Consigne:
Reproduisez le passage de l'extrait sur le Concours Reine Elisabeth, tout ce qui va de "La maturité des" jusqu'à "entendues plus avant.", en substituant "cénacle" à "aréopage".

---- Extrait du texte

Introduction
Qu’est-ce qu’un grand concours
d’interprétation musicale ? C’est la question
qu’on se pose en constatant leur multiplication au cours
du demi-siècle écoulé. Il y a un peu
plus de cinquante ans, le Concours Reine Elisabeth de piano
avait connu une première session historique, dominée
par Leon Fleisher. Dès lors, les souvenirs –
Ashkenazy, Frager, Afanassiev, El Bacha, Braley…–
se mêlent à l’actualité. Qu’en
est-il de l’uniformisation des talents, de l’internationalisation
des écoles, de la préparation scientifique de
« machines à concours » ? Le Concours 2003
a prouvé que ces inquiétudes sont excessives.
La maturité des pays d’Extrême-Orient étant
désormais une donnée, on doit compter sur une
compétition aux contours géographiques élargis,
où conception des œuvres, culture du son, itinéraires
personnels, maturité ou inexpérience jouent
à parts égales : un spectre extraordinairement
large, en vérité, et quel plaisir de le constater
!
Le jury, aréopage unique par son prestige et sa diversité,
a rencontré 24 personnalités en demi-finales
dont le moins que l’on puisse dire est que beaucoup
méritaient d’être entendues plus avant.

--------
---- Extrait de données

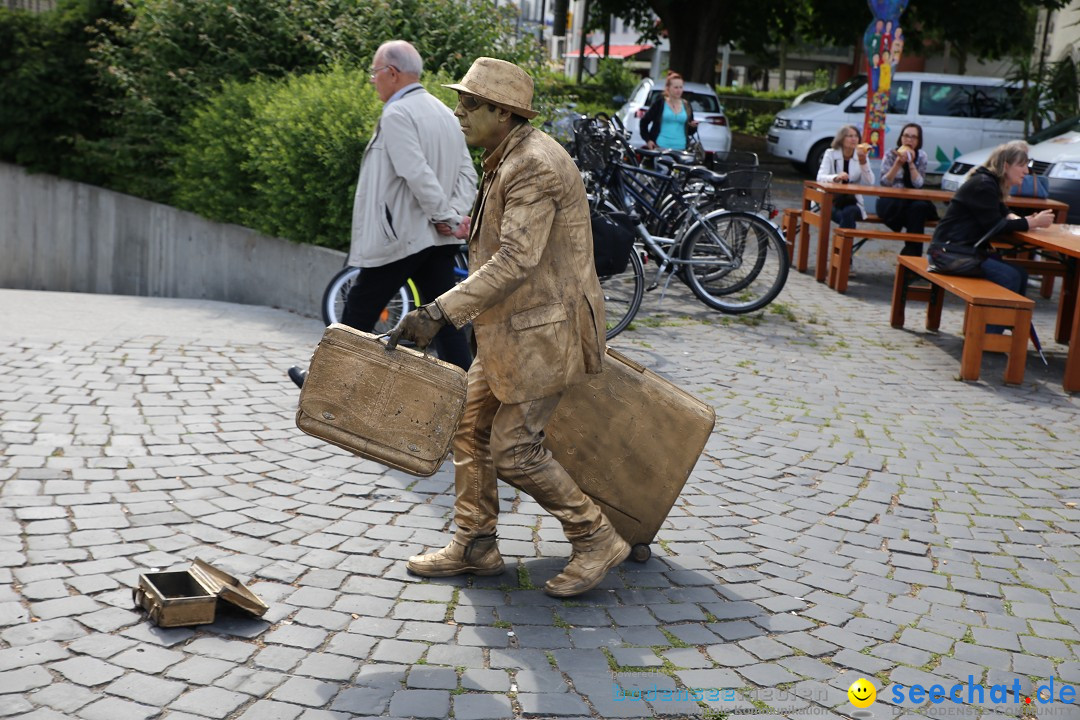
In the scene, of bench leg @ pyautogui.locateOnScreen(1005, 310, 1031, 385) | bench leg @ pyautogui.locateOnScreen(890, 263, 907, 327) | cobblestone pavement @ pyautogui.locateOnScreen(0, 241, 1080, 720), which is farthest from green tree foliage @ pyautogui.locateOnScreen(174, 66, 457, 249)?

--------

Résultat:
La maturité des pays d’Extrême-Orient étant
désormais une donnée, on doit compter sur une
compétition aux contours géographiques élargis,
où conception des œuvres, culture du son, itinéraires
personnels, maturité ou inexpérience jouent
à parts égales : un spectre extraordinairement
large, en vérité, et quel plaisir de le constater
!
Le jury, cénacle unique par son prestige et sa diversité,
a rencontré 24 personnalités en demi-finales
dont le moins que l’on puisse dire est que beaucoup
méritaient d’être entendues plus avant.